• Requirement 1:
Reproduce the music notation entries below, starting with their first line and going on through the line containing "Transcribe the sheet", with both of those lines included.

• Reading text:
•••

Re: net_tx_action race condition?

From: Eric Dumazet
Date: Wed Mar 28 2018 - 12:32:27 EST




On 03/28/2018 12:30 AM, Saurabh Kr wrote:
> Hi Eric/Angelo,
>  
> We are seeing the assertion error  in linux kernel 2.4.29  “*kernel: KERNEL: assertion (atomic_read(&skb->users) == 0) failed at dev.c(1397)**”.* Based on patch provided (_https://patchwork.kernel.org/patch/5368051/_ ) we merged the changes in linux kernel 2.4.29 but we are still facing the assertion error at dev.c (1397). Please let me know your thoughts.
>  
> *Before Merge**(linux 2.4.29)*
> ---------------------------------
>  
> static void net_tx_action(struct softirq_action *h)
> {
>         int cpu = smp_processor_id();
>  
>         if (softnet_data[cpu].completion_queue) {
>                 struct sk_buff *clist;
>  
>                 local_irq_disable();
>                 clist = softnet_data[cpu].completion_queue; // Existing code
>                 softnet_data[cpu].completion_queue = NULL;
>                 local_irq_enable();
>  
>                 while (clist != NULL) {
>                         struct sk_buff *skb = clist;
>                         clist = clist->next;
>  
>                         BUG_TRAP(atomic_read(&skb->users) == 0);
>                         __kfree_skb(skb);
>                 }
>         }
>  
>          ---------
>  
> *After Merge the changes based on available patch**(linux 2.4.29)**:*
> ------------------------------------------------------------------------------
>  
> static void net_tx_action(struct softirq_action *h)

•••

Stored data
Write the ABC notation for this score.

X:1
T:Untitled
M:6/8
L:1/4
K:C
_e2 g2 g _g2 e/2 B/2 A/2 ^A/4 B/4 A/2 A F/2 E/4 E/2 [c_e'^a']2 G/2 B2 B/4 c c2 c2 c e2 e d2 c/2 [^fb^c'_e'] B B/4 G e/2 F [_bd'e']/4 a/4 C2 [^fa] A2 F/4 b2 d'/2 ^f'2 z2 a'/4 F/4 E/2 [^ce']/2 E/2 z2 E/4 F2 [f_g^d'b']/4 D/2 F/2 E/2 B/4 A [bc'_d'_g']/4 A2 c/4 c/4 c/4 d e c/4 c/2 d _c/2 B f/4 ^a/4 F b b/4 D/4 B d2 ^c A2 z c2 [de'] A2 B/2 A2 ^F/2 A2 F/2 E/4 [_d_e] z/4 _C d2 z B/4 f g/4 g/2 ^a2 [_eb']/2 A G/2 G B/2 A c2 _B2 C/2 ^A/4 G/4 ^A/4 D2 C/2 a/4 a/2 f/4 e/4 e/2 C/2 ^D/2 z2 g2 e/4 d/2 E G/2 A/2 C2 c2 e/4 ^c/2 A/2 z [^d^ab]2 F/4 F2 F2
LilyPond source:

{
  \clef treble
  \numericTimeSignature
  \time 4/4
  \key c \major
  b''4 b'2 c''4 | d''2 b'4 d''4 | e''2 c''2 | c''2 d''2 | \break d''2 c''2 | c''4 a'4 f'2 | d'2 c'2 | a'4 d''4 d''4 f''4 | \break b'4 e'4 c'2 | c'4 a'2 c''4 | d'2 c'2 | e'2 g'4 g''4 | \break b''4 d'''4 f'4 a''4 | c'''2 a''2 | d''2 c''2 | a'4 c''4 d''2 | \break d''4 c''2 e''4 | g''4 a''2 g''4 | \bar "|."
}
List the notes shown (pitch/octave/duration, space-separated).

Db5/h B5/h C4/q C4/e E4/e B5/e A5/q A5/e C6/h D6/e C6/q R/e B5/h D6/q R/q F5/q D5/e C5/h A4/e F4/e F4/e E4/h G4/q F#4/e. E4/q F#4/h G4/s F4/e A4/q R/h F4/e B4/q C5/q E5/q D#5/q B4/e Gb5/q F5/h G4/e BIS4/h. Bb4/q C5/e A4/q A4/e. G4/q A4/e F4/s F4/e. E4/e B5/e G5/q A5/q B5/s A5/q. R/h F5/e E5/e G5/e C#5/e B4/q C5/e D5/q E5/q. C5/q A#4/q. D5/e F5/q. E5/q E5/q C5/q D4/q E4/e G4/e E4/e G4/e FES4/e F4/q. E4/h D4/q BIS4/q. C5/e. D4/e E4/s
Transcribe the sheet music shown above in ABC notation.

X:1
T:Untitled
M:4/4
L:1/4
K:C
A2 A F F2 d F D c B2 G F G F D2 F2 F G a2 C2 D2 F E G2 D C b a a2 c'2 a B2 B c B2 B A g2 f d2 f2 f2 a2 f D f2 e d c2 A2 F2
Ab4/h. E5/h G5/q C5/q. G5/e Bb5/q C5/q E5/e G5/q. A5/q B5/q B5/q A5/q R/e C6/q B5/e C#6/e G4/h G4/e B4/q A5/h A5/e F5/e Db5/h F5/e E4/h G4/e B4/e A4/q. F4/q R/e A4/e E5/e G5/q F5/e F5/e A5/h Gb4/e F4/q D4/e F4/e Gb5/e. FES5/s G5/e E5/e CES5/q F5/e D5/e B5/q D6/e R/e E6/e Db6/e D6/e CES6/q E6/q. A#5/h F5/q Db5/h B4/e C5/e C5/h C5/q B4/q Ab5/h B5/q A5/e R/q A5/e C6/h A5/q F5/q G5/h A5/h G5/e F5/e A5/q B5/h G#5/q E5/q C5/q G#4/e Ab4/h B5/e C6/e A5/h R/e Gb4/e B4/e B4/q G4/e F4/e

•••

• Requirement 2:
Write out the entire net_tx_action race condition message above without any changes.

• Task solution 1:
Write the ABC notation for this score.

X:1
T:Untitled
M:6/8
L:1/4
K:C
_e2 g2 g _g2 e/2 B/2 A/2 ^A/4 B/4 A/2 A F/2 E/4 E/2 [c_e'^a']2 G/2 B2 B/4 c c2 c2 c e2 e d2 c/2 [^fb^c'_e'] B B/4 G e/2 F [_bd'e']/4 a/4 C2 [^fa] A2 F/4 b2 d'/2 ^f'2 z2 a'/4 F/4 E/2 [^ce']/2 E/2 z2 E/4 F2 [f_g^d'b']/4 D/2 F/2 E/2 B/4 A [bc'_d'_g']/4 A2 c/4 c/4 c/4 d e c/4 c/2 d _c/2 B f/4 ^a/4 F b b/4 D/4 B d2 ^c A2 z c2 [de'] A2 B/2 A2 ^F/2 A2 F/2 E/4 [_d_e] z/4 _C d2 z B/4 f g/4 g/2 ^a2 [_eb']/2 A G/2 G B/2 A c2 _B2 C/2 ^A/4 G/4 ^A/4 D2 C/2 a/4 a/2 f/4 e/4 e/2 C/2 ^D/2 z2 g2 e/4 d/2 E G/2 A/2 C2 c2 e/4 ^c/2 A/2 z [^d^ab]2 F/4 F2 F2
LilyPond source:

{
  \clef treble
  \numericTimeSignature
  \time 4/4
  \key c \major
  b''4 b'2 c''4 | d''2 b'4 d''4 | e''2 c''2 | c''2 d''2 | \break d''2 c''2 | c''4 a'4 f'2 | d'2 c'2 | a'4 d''4 d''4 f''4 | \break b'4 e'4 c'2 | c'4 a'2 c''4 | d'2 c'2 | e'2 g'4 g''4 | \break b''4 d'''4 f'4 a''4 | c'''2 a''2 | d''2 c''2 | a'4 c''4 d''2 | \break d''4 c''2 e''4 | g''4 a''2 g''4 | \bar "|."
}
List the notes shown (pitch/octave/duration, space-separated).

Db5/h B5/h C4/q C4/e E4/e B5/e A5/q A5/e C6/h D6/e C6/q R/e B5/h D6/q R/q F5/q D5/e C5/h A4/e F4/e F4/e E4/h G4/q F#4/e. E4/q F#4/h G4/s F4/e A4/q R/h F4/e B4/q C5/q E5/q D#5/q B4/e Gb5/q F5/h G4/e BIS4/h. Bb4/q C5/e A4/q A4/e. G4/q A4/e F4/s F4/e. E4/e B5/e G5/q A5/q B5/s A5/q. R/h F5/e E5/e G5/e C#5/e B4/q C5/e D5/q E5/q. C5/q A#4/q. D5/e F5/q. E5/q E5/q C5/q D4/q E4/e G4/e E4/e G4/e FES4/e F4/q. E4/h D4/q BIS4/q. C5/e. D4/e E4/s
Transcribe the sheet music shown above in ABC notation.

• Task solution 2:
Re: net_tx_action race condition?

From: Eric Dumazet
Date: Wed Mar 28 2018 - 12:32:27 EST




On 03/28/2018 12:30 AM, Saurabh Kr wrote:
> Hi Eric/Angelo,
>  
> We are seeing the assertion error  in linux kernel 2.4.29  “*kernel: KERNEL: assertion (atomic_read(&skb->users) == 0) failed at dev.c(1397)**”.* Based on patch provided (_https://patchwork.kernel.org/patch/5368051/_ ) we merged the changes in linux kernel 2.4.29 but we are still facing the assertion error at dev.c (1397). Please let me know your thoughts.
>  
> *Before Merge**(linux 2.4.29)*
> ---------------------------------
>  
> static void net_tx_action(struct softirq_action *h)
> {
>         int cpu = smp_processor_id();
>  
>         if (softnet_data[cpu].completion_queue) {
>                 struct sk_buff *clist;
>  
>                 local_irq_disable();
>                 clist = softnet_data[cpu].completion_queue; // Existing code
>                 softnet_data[cpu].completion_queue = NULL;
>                 local_irq_enable();
>  
>                 while (clist != NULL) {
>                         struct sk_buff *skb = clist;
>                         clist = clist->next;
>  
>                         BUG_TRAP(atomic_read(&skb->users) == 0);
>                         __kfree_skb(skb);
>                 }
>         }
>  
>          ---------
>  
> *After Merge the changes based on available patch**(linux 2.4.29)**:*
> ------------------------------------------------------------------------------
>  
> static void net_tx_action(struct softirq_action *h)